Even in that tweet I have made an unwarranted assumption, which is that if you have someone who professionally goes by three names with no intervening hyphens, names two and three are a sort of combined surname. This is demonstrably untrue for names such as Joyce Carol Oates, double featuree on this very blog - to be fair if you read the thread under the original tweet I do acknowledge as much there. Below is a not-necessarily-exhaustive list of potentially problematic authorial names from my own bookshelves.
Author name Middle bit What is it?
Alice Thomas Ellis Thomas probably surname (pseudonym)
Isaac Bashevis Singer Bashevis probably surname (partial pseudonym)
Mario Vargas Llosa Vargas Spanish patronymic
John Kennedy Toole Kennedy middle name
Gabriel García Márquez Garcia Spanish patronymic
F. Scott Fitzgerald Scott middle name
Alexander McCall Smith McCall surname
Joyce Carol Oates Carol middle name
Lewis Grassic Gibbon Grassic probably surname (pseudonym)
Ruth Prawer Jhabvala Prawer surname
David Foster Wallace Foster middle name
Bobbie Ann Mason Ann middle name
Michael Marshall Smith Marshall surname
Brett Easton Ellis Easton middle name
M. John Harrison John middle name

It's important to point out that these are my best guesses based on some cursory scanning of Wikipedia pages for the authors in question and the application of what seems to me like common sense but could very possibly not be. So for Alice Thomas Ellis, for instance, there isn't much real-world context to go on, since her real name was either Ann Margaret Haycraft née Lindholm or Anna Margaret Haycraft née Lindholm, depending on whether you believe her Wikipedia page or her obituary. But since Thomas is an unlikely middle name for a woman I have chosen to assume it's meant to be the first part of a two-part surname. 

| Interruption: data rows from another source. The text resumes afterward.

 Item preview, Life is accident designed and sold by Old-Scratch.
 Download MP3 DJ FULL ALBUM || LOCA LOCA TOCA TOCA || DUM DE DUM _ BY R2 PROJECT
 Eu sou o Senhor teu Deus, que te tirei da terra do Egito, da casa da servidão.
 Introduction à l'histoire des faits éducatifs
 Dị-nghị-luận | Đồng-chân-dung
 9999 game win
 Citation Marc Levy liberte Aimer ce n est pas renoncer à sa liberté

Since I am quite lazy I wanted to have a single rule I could apply to all authors, and so the only rational one seemed to be to file the books by the third part of the name. This avoids things which seem obviously wrong, like filing Joyce Carol Oates under "C", but does produce some results which are wrong the other way, like filing Gabriel García Márquez under "M" rather than "G" and Alexander McCall Smith under "S" rather than "M". But it's the best system I have.

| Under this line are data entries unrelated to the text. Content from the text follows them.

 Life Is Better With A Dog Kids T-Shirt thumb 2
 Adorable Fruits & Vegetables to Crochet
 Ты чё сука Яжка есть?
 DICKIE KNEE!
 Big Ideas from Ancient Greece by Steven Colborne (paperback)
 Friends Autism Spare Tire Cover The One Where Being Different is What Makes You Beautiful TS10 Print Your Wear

These relatively minor problems are just a tiny microcosm of the problems that can be faced by anyone trying to categorise people's names, particularly those trying to design IT systems and databases that store and display them. This article has an excellent list of the Everything You Think You Know Is Wrong variety and this article builds on it with some real-world examples. (some more can be found here). For all that these are excellent things to remember, especially if your book collection contains anything by Colette or Voltaire, it doesn't necessarily mean that you should abandon the approach of storing "given name" and "family name" as two separate fields, as this is phenomenally useful for the vast majority of Western names, just that you need to design in enough flexibility to store what you might, in your blinkered Western-culture-centric way, consider to be "non-standard" names. 

And, I'd hope it goes without saying, while you're being all woke and accepting inputs from a gazillion different character sets, don't forget to sanitise your inputs.